-- 本文 --
::::
モモモ

君たちはどう生きるかのモモモのネタバレレビュー・内容・結末

君たちはどう生きるか(2023年製作の映画)
3.9

このレビューはネタバレを含みます

ポスター1枚のみで予告編も無ければキャストも未発表。
普段から事前情報は可能な限りシャットアウトして鑑賞に臨んでいるのだが、宮崎駿新作で、ジブリ映画で、この規模のアニメ大作で、ここまで徹底して「どんな映画か判らない」まま観れた事に価値がある。
「風立ちぬ」で終わらずに本作を作った理由、意義をハッキリと認知出来る異色のファンタジー作品。
「物作りに没入する身勝手な俺を許してくれ」と説いてから10年、「俺の跡を継いでくれ」との曽叔父の意志を継がずに「地獄で無意味な現実」を生きる選択を取る映画を作るとは。
「映画作り映画」であり「私にとってフィクションとは何か、現実とは何か」を描く内省作品でもある。
シン・エヴァと同じ着地点、肯定を感じたのは僕だけではないだろう。
正直、歪な映画だ。
ハウル、ポニョから顕著になった構成の歪さが熟してしまった。
ジブリ単独出資でこの歪な作品…本作は宮崎駿の自主映画に違いない。
母性が強いヒロインの行く末は母そのものだった。
冒頭の火事のアニメーションに心奪われた。
::::
-- データ抜粋 --
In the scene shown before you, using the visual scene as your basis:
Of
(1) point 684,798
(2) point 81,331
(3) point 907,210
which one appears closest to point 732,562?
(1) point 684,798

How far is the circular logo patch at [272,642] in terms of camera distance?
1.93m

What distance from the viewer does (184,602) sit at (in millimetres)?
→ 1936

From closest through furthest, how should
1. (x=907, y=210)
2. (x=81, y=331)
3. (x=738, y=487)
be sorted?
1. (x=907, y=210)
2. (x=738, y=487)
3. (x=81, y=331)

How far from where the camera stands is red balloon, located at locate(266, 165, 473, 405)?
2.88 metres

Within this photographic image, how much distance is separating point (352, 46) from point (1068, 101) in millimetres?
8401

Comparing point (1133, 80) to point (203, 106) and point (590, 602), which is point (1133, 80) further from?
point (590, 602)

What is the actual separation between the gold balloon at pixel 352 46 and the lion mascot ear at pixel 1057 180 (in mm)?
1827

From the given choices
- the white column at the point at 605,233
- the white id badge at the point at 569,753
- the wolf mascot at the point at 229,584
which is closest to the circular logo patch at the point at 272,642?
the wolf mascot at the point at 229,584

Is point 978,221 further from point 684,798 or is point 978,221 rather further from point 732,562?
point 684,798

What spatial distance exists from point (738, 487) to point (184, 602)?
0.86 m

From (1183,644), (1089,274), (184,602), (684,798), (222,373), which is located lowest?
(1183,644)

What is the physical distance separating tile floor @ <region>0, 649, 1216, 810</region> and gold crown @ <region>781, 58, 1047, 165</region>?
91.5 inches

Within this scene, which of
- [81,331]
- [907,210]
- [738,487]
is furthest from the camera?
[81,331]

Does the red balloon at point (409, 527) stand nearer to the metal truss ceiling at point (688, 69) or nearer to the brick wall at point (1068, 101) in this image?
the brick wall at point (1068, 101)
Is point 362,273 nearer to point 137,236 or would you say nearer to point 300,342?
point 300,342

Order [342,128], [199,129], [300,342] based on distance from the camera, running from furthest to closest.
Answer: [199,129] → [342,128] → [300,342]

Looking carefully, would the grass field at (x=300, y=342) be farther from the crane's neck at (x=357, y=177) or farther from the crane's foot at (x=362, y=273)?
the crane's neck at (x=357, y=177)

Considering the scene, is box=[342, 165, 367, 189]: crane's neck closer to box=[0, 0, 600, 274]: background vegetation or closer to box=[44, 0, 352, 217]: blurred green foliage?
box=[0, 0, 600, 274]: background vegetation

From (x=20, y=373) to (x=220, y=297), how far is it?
::::
-- 取り組む課題 --
• A. 次の(i)〜(iii)が本文の内容と合っているかを判断しなさい。それぞれ「はい」か「いいえ」で答え、決め手となる本文の語句をそのまま引用すること。
(i) 本作については、ポスターが1枚だけで予告編はなかった。
(ii) 本作はジブリと他社の共同出資で作られた。
(iii) 筆者は冒頭の洪水の場面のアニメーションに心を奪われた。
• B. 本文から、「君たちはどう生きるかのモモモのネタバレレビュー・内容・結末」を含む箇所を起点とし、「来る異色のファンタジー作品。」までを区切りとして、その範囲を一字一句変えずに書き出しなさい。

-- 解答 --
• A.
(i) はい:「ポスター1枚のみで予告編も無ければキャストも未発表。」
(ii) いいえ:「ジブリ単独出資でこの歪な作品…」
(iii) いいえ:「冒頭の火事のアニメーションに心奪われた。」

• B.
君たちはどう生きるかのモモモのネタバレレビュー・内容・結末

君たちはどう生きるか(2023年製作の映画)
3.9

このレビューはネタバレを含みます

ポスター1枚のみで予告編も無ければキャストも未発表。
普段から事前情報は可能な限りシャットアウトして鑑賞に臨んでいるのだが、宮崎駿新作で、ジブリ映画で、この規模のアニメ大作で、ここまで徹底して「どんな映画か判らない」まま観れた事に価値がある。
「風立ちぬ」で終わらずに本作を作った理由、意義をハッキリと認知出来る異色のファンタジー作品。